Binary classification machine learning model(s) for loan default events
This repository was written and tested on a Debian Ubuntu Linux machine running PopOS
Setup (Editable)
# Using this repository as the current working directory
python3.7 -m venv .pyenv # Install Python 3.7 virtual environment
.pyenv/bin/pip install --upgrade pip wheel pip-tools bumpversion tox # Install additional tools
.pyenv/bin/pip install -e .# Install this application (in editable mode)
Run the unit tests
# Using this repository as the current working directory# Note: the dask scheduler does not print to stdout because it's running in a different process.
.pyenv/bin/tox
Generate the latest dependencies (to update requirements.txt)
# Using this repository as the current working directory
.pyenv/bin/pip-compile -vvv --upgrade --dry-run setup.py
Recommendation grid search parameter for model.py XGBoostModel.tune_parameters():
# Copy the assignment data to /tmp/
# cd to project directory
.pyenv/bin/ml101
Notes on client-side integration:
# Required API methods are provided in model.py XGBoostModel()
# Call order priority in python terminal:
xgboost_model = model.XGBoostModel()
xgboost_model.evaluate(X, y)

Extracted data entries:
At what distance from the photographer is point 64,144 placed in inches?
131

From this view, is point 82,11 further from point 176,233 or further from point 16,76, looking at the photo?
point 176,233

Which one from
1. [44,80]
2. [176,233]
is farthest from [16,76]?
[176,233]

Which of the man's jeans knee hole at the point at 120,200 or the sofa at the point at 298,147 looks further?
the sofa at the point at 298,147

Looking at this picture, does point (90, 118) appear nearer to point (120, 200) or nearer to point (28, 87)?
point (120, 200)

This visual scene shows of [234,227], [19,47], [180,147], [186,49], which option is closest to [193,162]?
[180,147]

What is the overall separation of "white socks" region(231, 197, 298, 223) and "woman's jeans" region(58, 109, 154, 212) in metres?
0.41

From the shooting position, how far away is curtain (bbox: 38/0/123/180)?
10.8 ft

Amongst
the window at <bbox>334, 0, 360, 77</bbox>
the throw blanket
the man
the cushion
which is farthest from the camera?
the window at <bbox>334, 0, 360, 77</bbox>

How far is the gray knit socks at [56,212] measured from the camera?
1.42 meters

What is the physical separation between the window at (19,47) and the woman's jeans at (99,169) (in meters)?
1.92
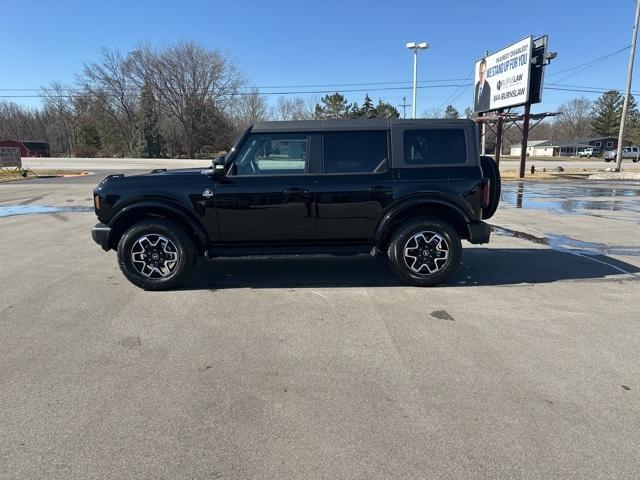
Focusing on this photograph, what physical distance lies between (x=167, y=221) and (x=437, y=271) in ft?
10.8

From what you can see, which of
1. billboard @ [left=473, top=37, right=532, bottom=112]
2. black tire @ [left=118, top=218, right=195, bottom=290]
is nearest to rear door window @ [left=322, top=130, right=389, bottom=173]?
black tire @ [left=118, top=218, right=195, bottom=290]

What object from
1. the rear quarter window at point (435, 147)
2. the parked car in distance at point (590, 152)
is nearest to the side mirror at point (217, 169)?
the rear quarter window at point (435, 147)

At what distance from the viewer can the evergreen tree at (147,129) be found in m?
63.4

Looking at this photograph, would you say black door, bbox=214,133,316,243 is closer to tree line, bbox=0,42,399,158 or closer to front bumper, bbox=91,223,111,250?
front bumper, bbox=91,223,111,250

**TASKS AND EXERCISES**
1: In the loan default model setup notes, why does the dask scheduler not print to stdout when the unit tests run? Answer in one to three sentences.
2: Extend the loan default model setup notes, starting right after the line "xgboost_model.evaluate(X, y)".

**IN RESPONSE**
1: The dask scheduler does not print to stdout because it runs in a different process.

2:
# Please feed an X test set that resembles the training set.
# Since data transformation is only applied during sampling, I will go ahead
# and apply the sampler to the client's data and treat it as if it were being split.
# But it will mean that the dimensions of the data will be chosen by the algorithm.
Notes on dask implementation:
# dask distributed pipes break when run-time is complete and cause warnings in tests.
# These bugs are due to dask having difficulty managing local threads.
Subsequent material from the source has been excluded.